[PATCH v2 0/4] locking/rtmutex: Avoid overwriting pi_blocked_on while invoking blk_flush_plug().

From: Sebastian Andrzej Siewior
Date: Thu Apr 27 2023 - 07:20:11 EST


Hi,

Crystal Wood reported that task_struct::pi_blocked_on can be overwritten
by mistake that is:
rt_mutex_slowlock()
- task_blocks_on_rt_mutex()
- current->pi_blocked_on = waiter;
- rt_mutex_slowlock_block()
- schedule()
- sched_submit_work()
- blk_flush_plug()
- *any* RT sleeping lock used by the plug
- rtlock_slowlock_locked()
- task_blocks_on_rt_mutex()
- current->pi_blocked_on = waiter; <-- XXX

The requirement is
- I/O queued
- lock contention on a sleeping lock (a mutex_t)
- lock contention while flushing queued I/O (in blk_flush_plug(), a
spin_lock_t on PREEMPT_RT).

Later in review it was pointed out by tglx that any function within
sched_submit_work() is affected so it is not limited to
blk_flush_plug().

This series addresses the problem by
- export sched_submit_work()
- invoke sched_submit_work() if it is clear that the slow path is
needed.
- invoke schedule_rtmutex() while blocking on lock which contains only
the schedule loop (without sched_submit_work().

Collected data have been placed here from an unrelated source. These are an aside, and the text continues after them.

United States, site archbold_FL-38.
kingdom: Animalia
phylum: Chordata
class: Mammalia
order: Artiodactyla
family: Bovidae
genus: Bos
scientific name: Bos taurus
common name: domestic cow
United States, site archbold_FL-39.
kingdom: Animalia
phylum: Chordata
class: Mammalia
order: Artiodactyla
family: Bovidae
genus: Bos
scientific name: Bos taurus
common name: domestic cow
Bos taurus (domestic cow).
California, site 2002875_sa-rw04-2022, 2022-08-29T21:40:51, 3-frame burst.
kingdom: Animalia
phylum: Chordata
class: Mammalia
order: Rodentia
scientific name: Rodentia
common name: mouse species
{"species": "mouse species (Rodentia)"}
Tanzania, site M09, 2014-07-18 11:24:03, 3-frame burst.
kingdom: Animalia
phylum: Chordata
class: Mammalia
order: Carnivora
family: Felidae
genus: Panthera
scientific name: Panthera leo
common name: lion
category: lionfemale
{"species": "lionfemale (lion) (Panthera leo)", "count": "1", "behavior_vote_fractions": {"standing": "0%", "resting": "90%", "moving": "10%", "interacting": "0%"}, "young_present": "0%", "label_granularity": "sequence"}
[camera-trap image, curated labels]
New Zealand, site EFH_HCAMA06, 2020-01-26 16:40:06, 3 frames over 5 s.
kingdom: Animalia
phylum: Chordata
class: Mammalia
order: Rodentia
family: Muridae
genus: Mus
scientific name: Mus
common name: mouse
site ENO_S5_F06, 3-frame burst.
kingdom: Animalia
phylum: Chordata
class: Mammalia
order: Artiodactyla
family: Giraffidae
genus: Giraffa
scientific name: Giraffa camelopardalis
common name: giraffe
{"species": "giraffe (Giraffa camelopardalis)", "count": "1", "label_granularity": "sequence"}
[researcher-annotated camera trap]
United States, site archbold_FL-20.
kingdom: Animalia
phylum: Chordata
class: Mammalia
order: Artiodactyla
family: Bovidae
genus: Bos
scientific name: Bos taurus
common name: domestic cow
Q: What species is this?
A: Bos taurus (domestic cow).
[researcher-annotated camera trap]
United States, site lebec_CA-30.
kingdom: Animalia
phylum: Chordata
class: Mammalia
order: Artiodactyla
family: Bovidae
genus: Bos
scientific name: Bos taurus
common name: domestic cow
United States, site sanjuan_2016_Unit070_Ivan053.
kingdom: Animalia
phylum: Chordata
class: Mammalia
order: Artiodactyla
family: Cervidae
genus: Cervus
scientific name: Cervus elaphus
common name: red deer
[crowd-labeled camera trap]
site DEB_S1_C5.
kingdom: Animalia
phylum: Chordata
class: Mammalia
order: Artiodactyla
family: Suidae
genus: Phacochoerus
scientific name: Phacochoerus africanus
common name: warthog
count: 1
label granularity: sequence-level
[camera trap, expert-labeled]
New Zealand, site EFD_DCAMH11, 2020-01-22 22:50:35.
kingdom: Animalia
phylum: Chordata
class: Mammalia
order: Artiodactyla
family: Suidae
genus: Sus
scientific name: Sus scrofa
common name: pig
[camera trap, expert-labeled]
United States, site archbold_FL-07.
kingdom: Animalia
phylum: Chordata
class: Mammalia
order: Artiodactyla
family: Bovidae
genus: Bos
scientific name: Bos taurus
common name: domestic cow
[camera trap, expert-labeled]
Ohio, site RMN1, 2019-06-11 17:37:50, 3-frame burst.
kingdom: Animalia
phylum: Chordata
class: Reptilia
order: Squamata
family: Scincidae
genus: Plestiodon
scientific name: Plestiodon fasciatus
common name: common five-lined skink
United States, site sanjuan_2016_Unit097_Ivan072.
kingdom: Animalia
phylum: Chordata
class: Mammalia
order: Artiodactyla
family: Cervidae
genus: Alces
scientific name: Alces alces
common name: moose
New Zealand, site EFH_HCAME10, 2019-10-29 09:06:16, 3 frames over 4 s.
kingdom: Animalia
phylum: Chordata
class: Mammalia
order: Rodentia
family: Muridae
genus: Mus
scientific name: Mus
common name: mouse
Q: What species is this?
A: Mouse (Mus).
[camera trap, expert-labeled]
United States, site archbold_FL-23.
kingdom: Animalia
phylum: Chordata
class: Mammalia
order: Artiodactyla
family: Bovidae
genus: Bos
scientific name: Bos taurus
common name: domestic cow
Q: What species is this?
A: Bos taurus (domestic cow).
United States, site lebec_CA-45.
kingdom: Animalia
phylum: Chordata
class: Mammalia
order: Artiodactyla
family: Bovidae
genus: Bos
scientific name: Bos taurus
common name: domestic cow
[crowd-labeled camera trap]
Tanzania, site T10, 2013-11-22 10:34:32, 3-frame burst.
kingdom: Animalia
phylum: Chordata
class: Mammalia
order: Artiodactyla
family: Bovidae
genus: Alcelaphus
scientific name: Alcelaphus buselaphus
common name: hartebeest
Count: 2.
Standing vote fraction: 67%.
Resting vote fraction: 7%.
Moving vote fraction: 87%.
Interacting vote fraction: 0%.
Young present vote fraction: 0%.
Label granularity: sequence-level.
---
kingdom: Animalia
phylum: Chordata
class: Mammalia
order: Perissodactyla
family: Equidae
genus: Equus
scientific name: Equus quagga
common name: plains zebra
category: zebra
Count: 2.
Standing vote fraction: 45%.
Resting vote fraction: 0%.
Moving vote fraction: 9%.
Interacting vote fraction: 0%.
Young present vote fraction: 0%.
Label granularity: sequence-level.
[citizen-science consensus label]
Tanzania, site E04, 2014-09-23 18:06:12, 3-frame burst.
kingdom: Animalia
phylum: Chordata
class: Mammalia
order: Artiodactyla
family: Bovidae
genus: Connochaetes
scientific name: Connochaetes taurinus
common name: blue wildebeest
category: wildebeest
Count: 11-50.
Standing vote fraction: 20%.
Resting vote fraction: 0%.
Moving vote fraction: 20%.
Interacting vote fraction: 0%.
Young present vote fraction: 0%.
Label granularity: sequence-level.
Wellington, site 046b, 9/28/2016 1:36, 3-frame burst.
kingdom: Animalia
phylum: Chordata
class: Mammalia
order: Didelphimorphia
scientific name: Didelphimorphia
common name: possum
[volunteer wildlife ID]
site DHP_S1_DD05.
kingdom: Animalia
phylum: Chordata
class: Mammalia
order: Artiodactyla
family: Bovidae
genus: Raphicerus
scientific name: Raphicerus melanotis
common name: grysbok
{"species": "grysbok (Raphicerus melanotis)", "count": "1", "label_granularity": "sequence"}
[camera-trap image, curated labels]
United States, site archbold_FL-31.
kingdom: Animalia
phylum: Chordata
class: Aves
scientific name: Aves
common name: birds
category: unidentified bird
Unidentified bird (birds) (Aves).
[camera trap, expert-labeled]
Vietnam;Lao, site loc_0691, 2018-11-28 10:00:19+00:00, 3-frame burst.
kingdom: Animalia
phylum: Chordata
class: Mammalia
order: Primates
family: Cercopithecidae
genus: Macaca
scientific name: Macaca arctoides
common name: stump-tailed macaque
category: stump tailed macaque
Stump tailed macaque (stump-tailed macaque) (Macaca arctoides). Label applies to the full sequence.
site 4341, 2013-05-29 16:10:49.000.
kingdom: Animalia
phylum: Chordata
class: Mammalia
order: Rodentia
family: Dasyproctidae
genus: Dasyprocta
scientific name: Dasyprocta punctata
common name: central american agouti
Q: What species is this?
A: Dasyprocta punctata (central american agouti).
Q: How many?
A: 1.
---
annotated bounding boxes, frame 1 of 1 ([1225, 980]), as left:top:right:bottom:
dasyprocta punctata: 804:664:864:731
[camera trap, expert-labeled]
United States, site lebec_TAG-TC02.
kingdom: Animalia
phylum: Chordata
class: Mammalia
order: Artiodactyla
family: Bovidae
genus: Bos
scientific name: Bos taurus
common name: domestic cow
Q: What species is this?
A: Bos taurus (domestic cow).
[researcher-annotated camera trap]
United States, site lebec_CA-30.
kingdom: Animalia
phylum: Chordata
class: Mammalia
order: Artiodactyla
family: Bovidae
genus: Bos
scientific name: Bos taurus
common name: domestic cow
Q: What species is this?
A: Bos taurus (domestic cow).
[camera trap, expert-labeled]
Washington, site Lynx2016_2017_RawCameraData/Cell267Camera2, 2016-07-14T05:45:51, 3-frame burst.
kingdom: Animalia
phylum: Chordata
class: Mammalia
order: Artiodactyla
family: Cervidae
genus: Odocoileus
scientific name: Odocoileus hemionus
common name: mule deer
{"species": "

Original report by Crystal
https://lore.kernel.org/all/4b4ab374d3e24e6ea8df5cadc4297619a6d945af.camel@xxxxxxxxxx

v1: https://lore.kernel.org/all/20230322162719.wYG1N0hh@xxxxxxxxxxxxx

v1…v2:
- Avoid invoking blk_flush_plug() with DEBUG-enabled
- Fix also the ww-mutex implementation based on RT-mutex.
- Export sched_submit_work() and do the whole block before blocking
not just blk_flush_plug().

Sebastian